_WORK REQUEST_
Nothing but the lines below from the one that contains "Психолого-педагогическое сопровождение эксперимента" through the one that contains "Social Media Data" should be retyped, exactly and including both ends. Do not include pictures.

_MATERIALS PROVIDED_
=-=-=-=-=

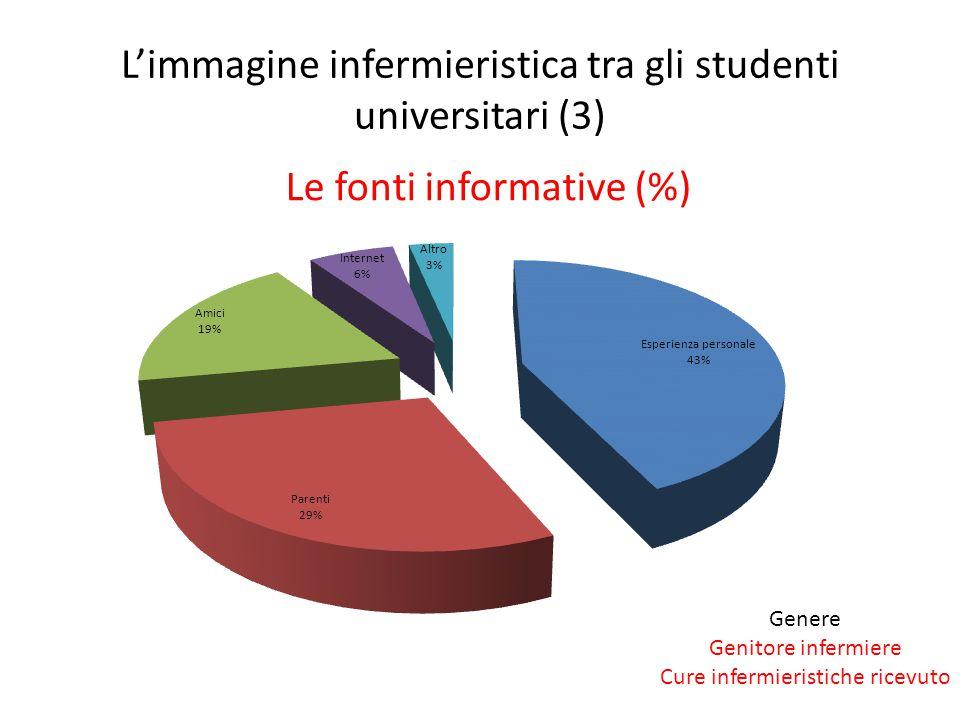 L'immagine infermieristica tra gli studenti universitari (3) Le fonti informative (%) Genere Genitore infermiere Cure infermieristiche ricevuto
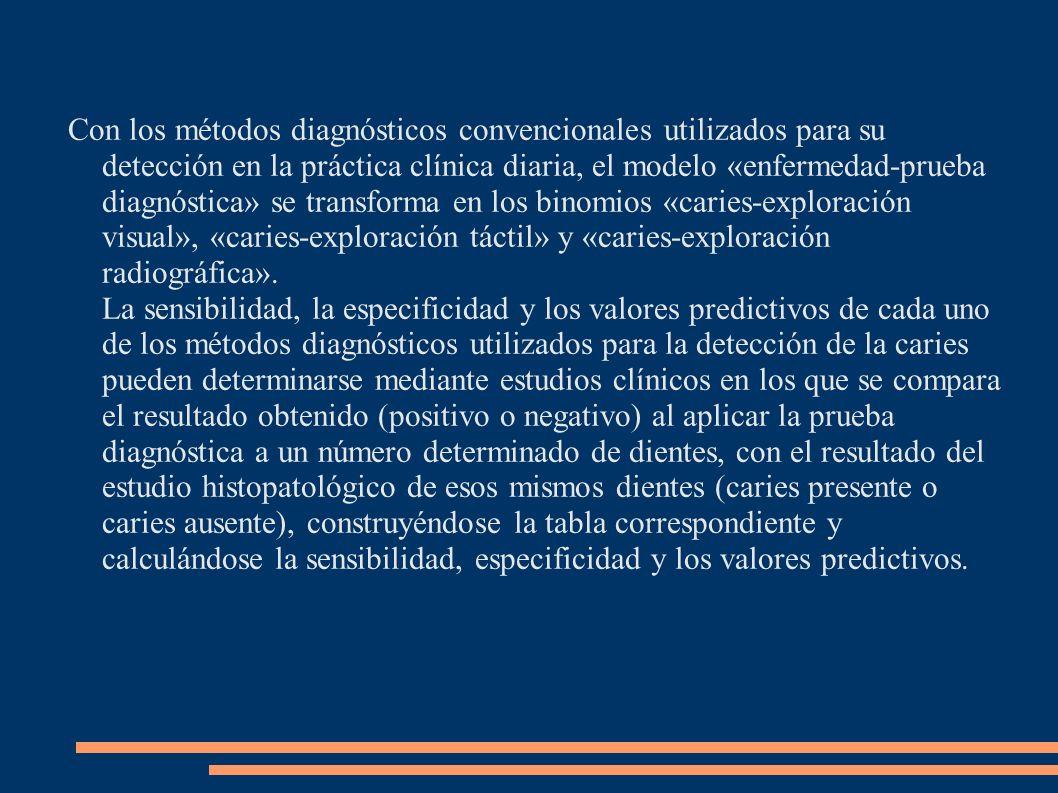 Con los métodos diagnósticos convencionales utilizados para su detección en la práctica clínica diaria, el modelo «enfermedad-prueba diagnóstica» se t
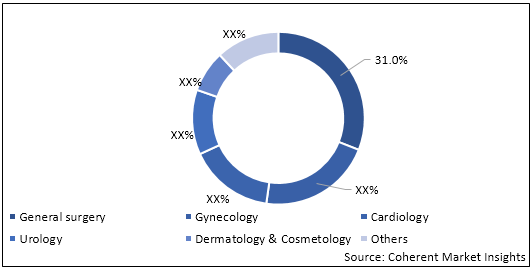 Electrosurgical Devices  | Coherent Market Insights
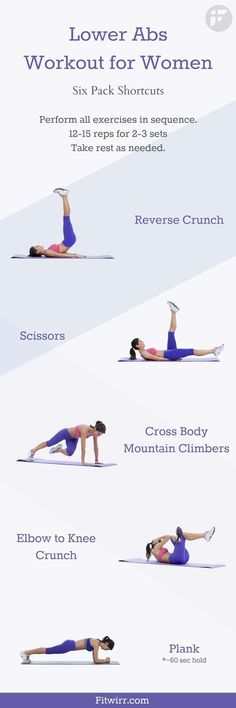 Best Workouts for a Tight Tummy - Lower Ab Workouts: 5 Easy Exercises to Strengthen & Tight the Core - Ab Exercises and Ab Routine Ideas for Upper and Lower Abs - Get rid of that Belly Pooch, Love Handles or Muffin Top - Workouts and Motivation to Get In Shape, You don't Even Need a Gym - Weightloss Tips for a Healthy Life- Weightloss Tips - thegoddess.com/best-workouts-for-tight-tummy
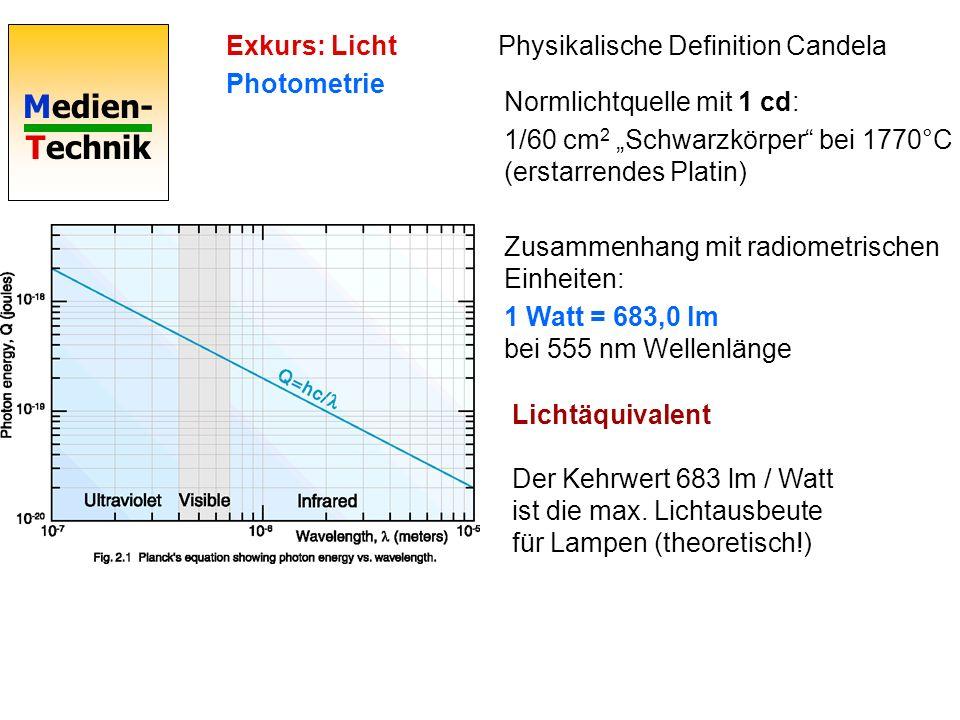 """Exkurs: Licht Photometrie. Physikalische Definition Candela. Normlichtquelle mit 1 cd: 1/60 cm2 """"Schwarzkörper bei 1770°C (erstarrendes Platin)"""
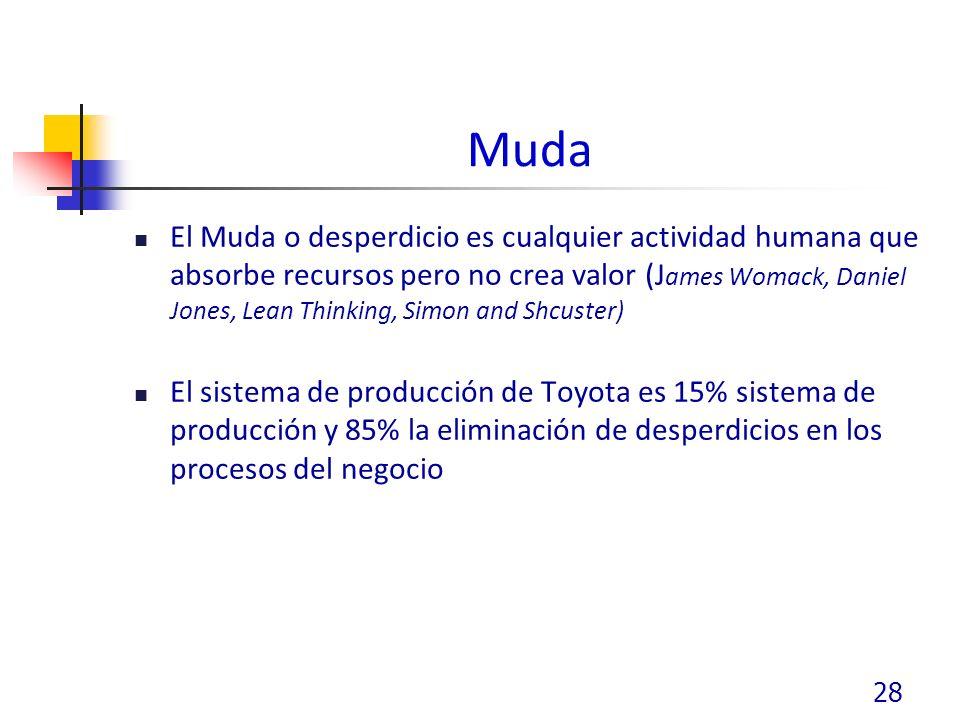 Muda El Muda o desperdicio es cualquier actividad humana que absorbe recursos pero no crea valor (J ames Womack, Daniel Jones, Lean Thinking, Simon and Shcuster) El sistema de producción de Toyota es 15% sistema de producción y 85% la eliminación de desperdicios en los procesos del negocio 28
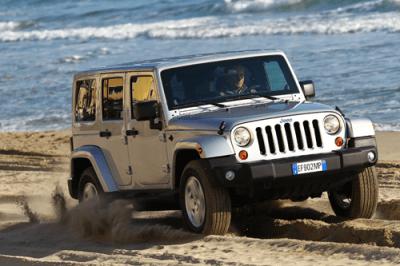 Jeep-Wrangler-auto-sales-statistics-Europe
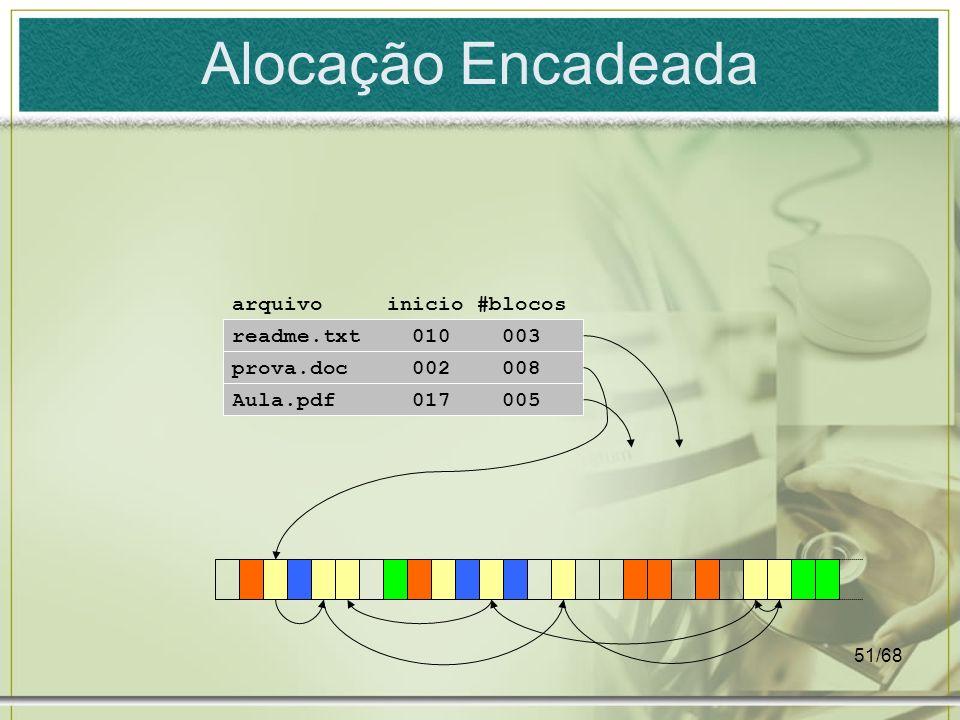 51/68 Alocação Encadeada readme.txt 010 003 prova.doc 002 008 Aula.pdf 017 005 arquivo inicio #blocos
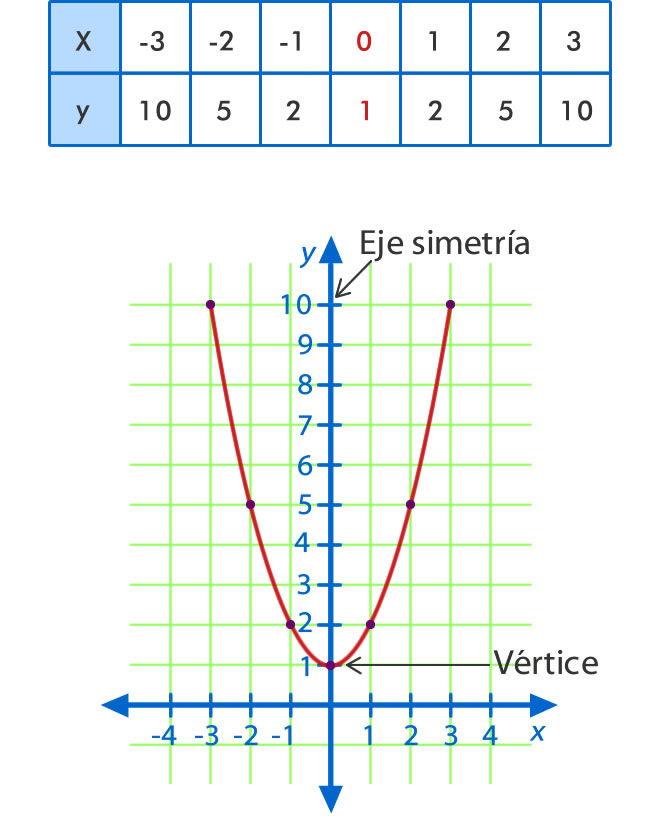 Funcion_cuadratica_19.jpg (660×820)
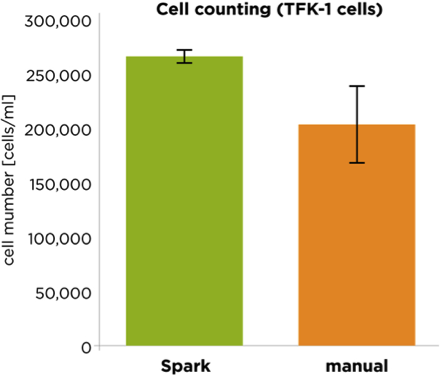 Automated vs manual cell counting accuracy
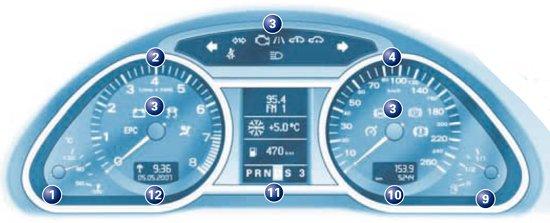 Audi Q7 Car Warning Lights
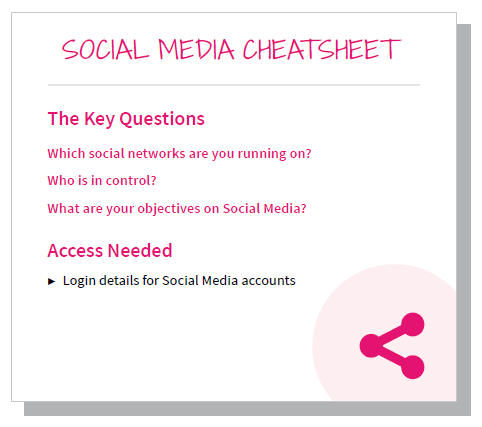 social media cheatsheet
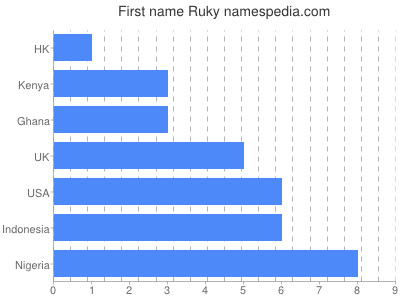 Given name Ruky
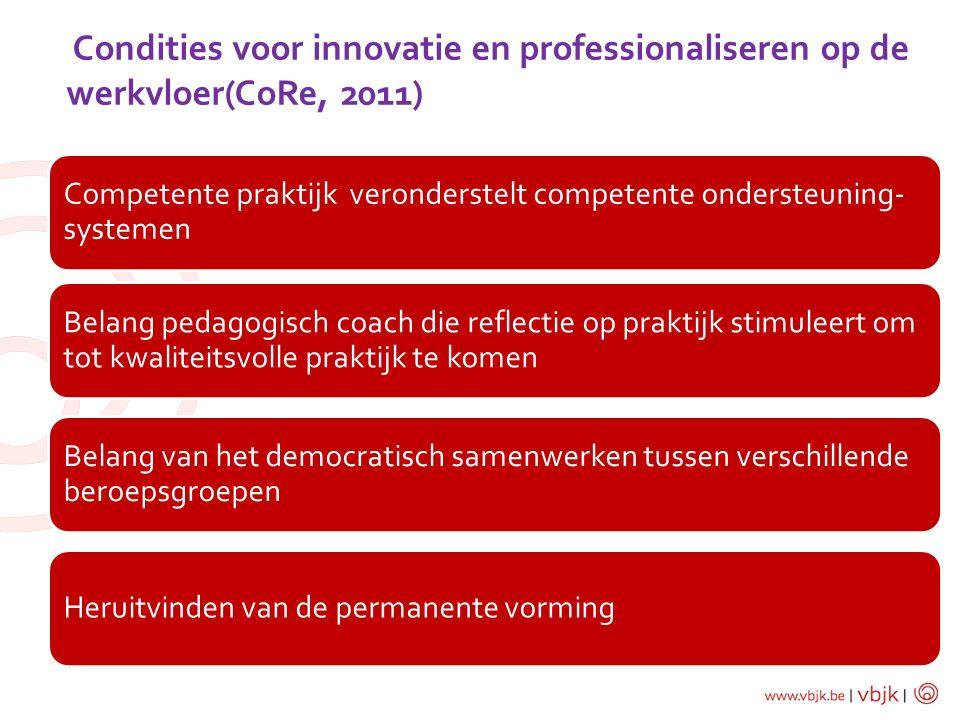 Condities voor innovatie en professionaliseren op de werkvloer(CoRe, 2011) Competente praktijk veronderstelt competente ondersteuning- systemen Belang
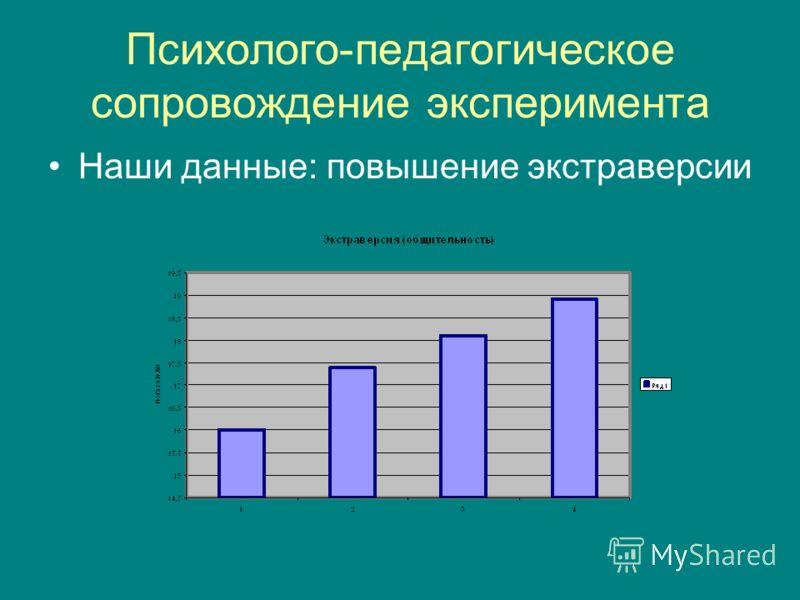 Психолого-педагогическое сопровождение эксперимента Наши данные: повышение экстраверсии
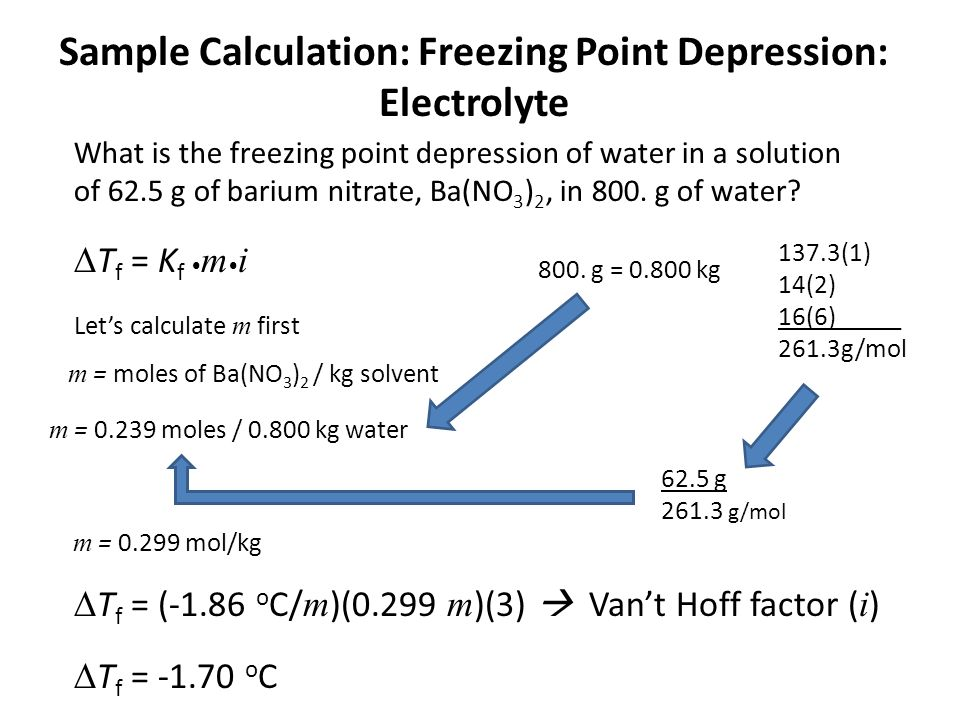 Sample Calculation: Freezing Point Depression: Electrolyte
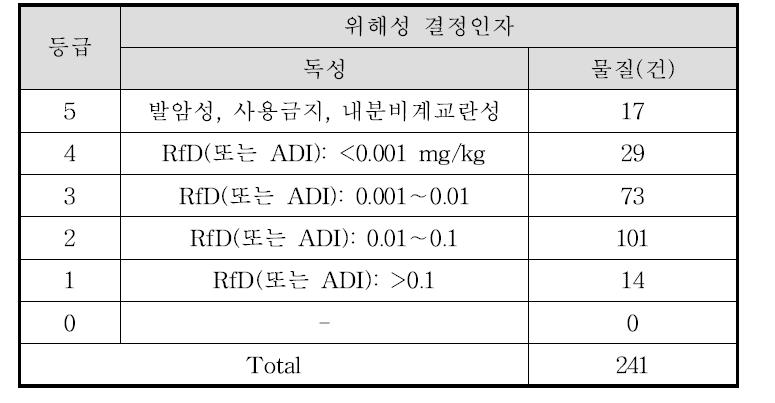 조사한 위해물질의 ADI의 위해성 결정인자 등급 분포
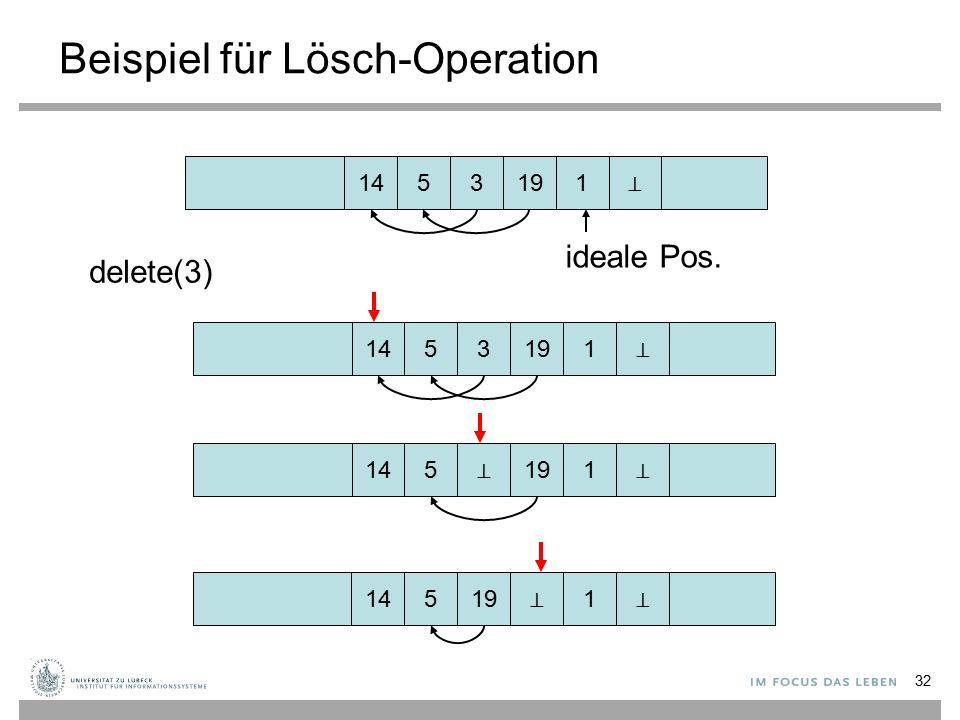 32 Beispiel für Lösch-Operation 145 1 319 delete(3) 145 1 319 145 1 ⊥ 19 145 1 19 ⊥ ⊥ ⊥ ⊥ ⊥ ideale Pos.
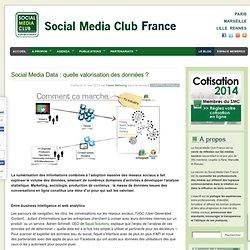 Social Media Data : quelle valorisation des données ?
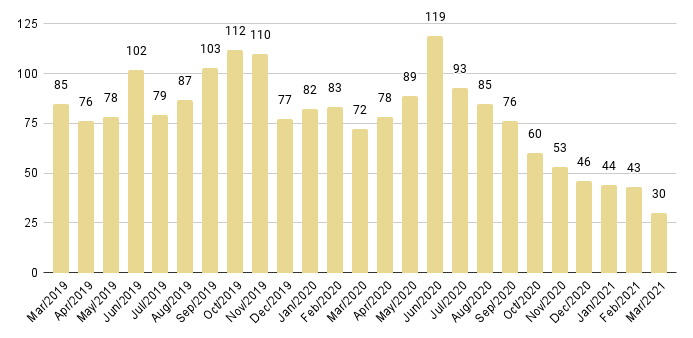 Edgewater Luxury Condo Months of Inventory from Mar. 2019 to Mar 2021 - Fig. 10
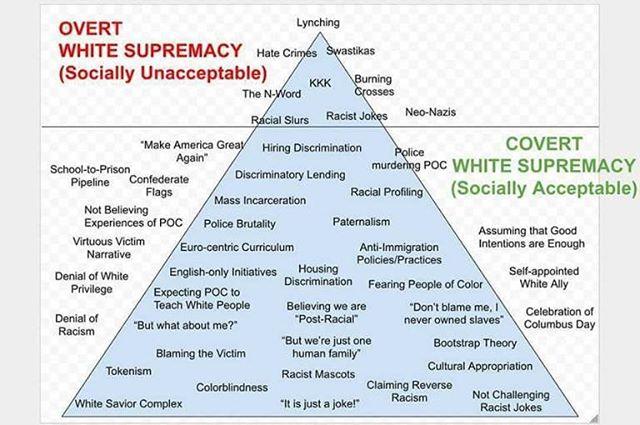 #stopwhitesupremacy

=-=-=-=-=

_FINAL ANSWER_
 Психолого-педагогическое сопровождение эксперимента Наши данные: повышение экстраверсии
 Sample Calculation: Freezing Point Depression: Electrolyte
 조사한 위해물질의 ADI의 위해성 결정인자 등급 분포
 32 Beispiel für Lösch-Operation 145 1 319 delete(3) 145 1 319 145 1 ⊥ 19 145 1 19 ⊥ ⊥ ⊥ ⊥ ⊥ ideale Pos.
 Social Media Data : quelle valorisation des données ?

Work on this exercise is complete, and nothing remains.